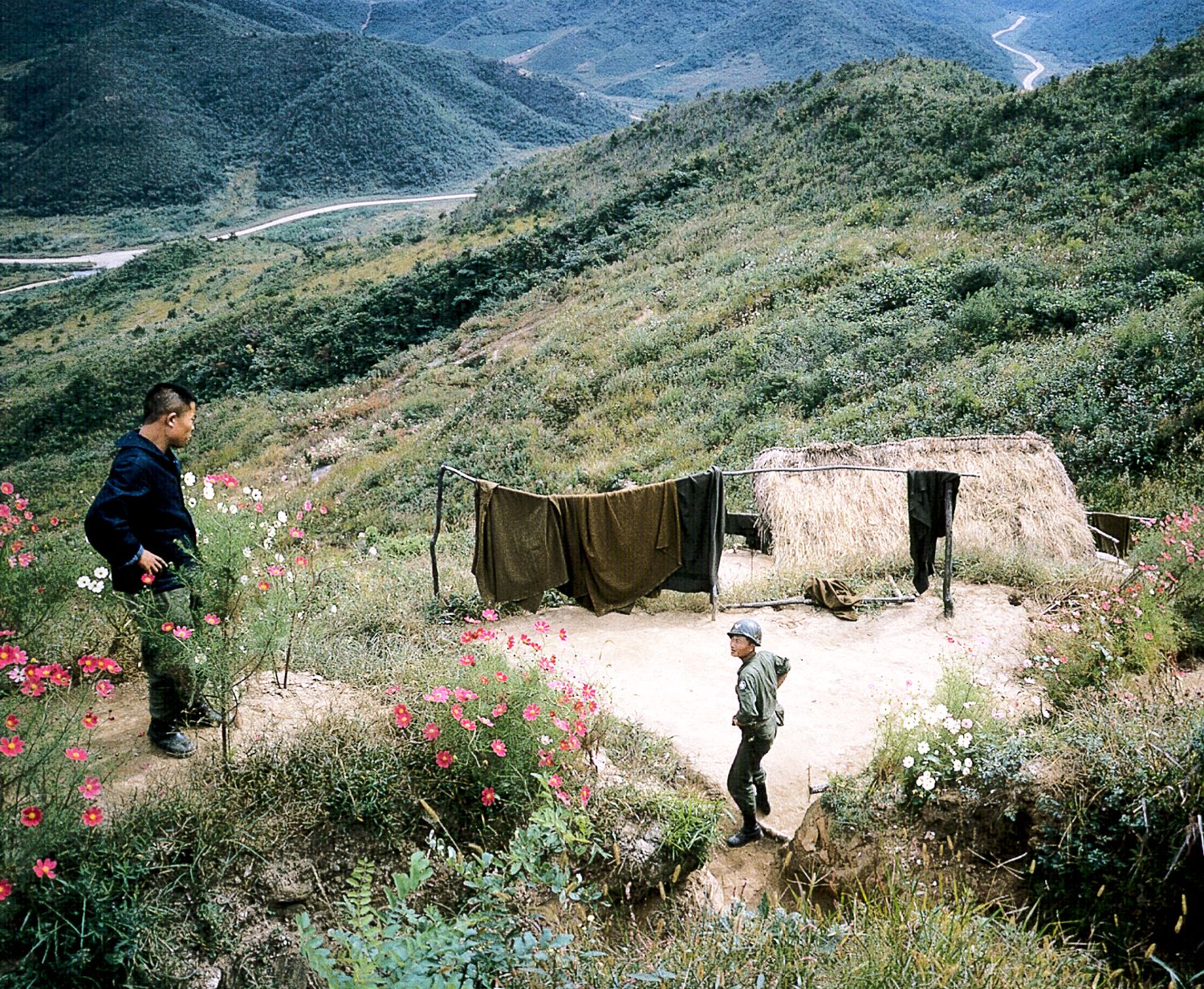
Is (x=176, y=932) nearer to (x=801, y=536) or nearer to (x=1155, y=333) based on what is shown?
(x=801, y=536)

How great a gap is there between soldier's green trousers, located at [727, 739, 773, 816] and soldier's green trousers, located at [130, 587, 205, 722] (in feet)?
11.1

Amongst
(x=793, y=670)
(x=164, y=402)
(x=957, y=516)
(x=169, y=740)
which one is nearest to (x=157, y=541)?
(x=164, y=402)

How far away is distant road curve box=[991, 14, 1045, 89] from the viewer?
71094mm

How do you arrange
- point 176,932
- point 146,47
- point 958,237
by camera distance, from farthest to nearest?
point 146,47 → point 958,237 → point 176,932

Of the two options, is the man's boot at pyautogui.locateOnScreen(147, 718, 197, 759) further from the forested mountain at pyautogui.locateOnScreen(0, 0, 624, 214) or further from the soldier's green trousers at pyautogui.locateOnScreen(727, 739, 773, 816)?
the forested mountain at pyautogui.locateOnScreen(0, 0, 624, 214)

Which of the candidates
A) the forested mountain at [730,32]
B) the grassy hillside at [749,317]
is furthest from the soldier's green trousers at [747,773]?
the forested mountain at [730,32]

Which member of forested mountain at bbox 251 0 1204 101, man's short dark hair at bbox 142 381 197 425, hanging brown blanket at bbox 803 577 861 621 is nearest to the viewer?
man's short dark hair at bbox 142 381 197 425

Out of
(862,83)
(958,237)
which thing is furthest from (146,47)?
(958,237)

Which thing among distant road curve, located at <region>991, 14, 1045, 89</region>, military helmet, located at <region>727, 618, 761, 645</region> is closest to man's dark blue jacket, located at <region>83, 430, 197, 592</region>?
military helmet, located at <region>727, 618, 761, 645</region>

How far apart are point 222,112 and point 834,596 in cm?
9330

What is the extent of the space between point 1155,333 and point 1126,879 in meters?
11.0

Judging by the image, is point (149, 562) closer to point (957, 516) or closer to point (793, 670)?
point (793, 670)

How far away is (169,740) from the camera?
460 cm

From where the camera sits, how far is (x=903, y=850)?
15.2 ft
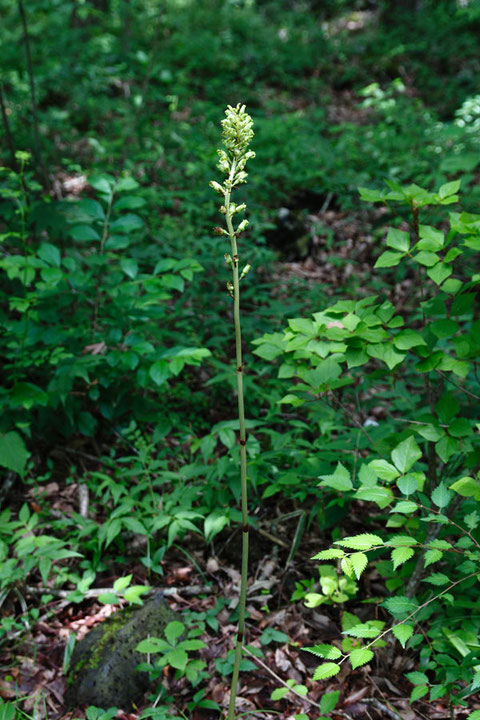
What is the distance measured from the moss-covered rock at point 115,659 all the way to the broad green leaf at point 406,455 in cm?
134

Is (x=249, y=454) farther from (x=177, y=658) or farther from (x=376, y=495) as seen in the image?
(x=376, y=495)

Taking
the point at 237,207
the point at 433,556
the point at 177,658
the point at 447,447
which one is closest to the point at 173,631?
the point at 177,658

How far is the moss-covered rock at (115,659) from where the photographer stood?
82.6 inches

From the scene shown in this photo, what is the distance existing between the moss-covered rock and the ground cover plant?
58 millimetres

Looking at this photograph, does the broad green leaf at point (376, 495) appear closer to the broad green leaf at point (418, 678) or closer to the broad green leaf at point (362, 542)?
the broad green leaf at point (362, 542)

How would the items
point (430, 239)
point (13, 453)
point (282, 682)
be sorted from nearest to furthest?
point (430, 239) → point (282, 682) → point (13, 453)

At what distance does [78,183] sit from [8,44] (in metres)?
4.79

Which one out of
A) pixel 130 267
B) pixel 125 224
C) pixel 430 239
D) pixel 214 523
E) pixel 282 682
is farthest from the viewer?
pixel 125 224

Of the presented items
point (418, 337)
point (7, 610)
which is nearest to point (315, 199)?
point (418, 337)

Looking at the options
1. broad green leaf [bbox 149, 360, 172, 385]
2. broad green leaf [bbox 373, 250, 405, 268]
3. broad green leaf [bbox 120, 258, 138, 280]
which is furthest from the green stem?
broad green leaf [bbox 120, 258, 138, 280]

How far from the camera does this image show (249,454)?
2.67 m

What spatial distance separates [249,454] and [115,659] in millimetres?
1093

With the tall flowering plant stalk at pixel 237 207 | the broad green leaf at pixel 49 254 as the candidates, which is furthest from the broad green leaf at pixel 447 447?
the broad green leaf at pixel 49 254

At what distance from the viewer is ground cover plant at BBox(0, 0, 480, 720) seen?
189cm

***

### Exercise brief
How many lines in the records above contain the word "short"? Case matters. Give only the number.

### Exercise output
2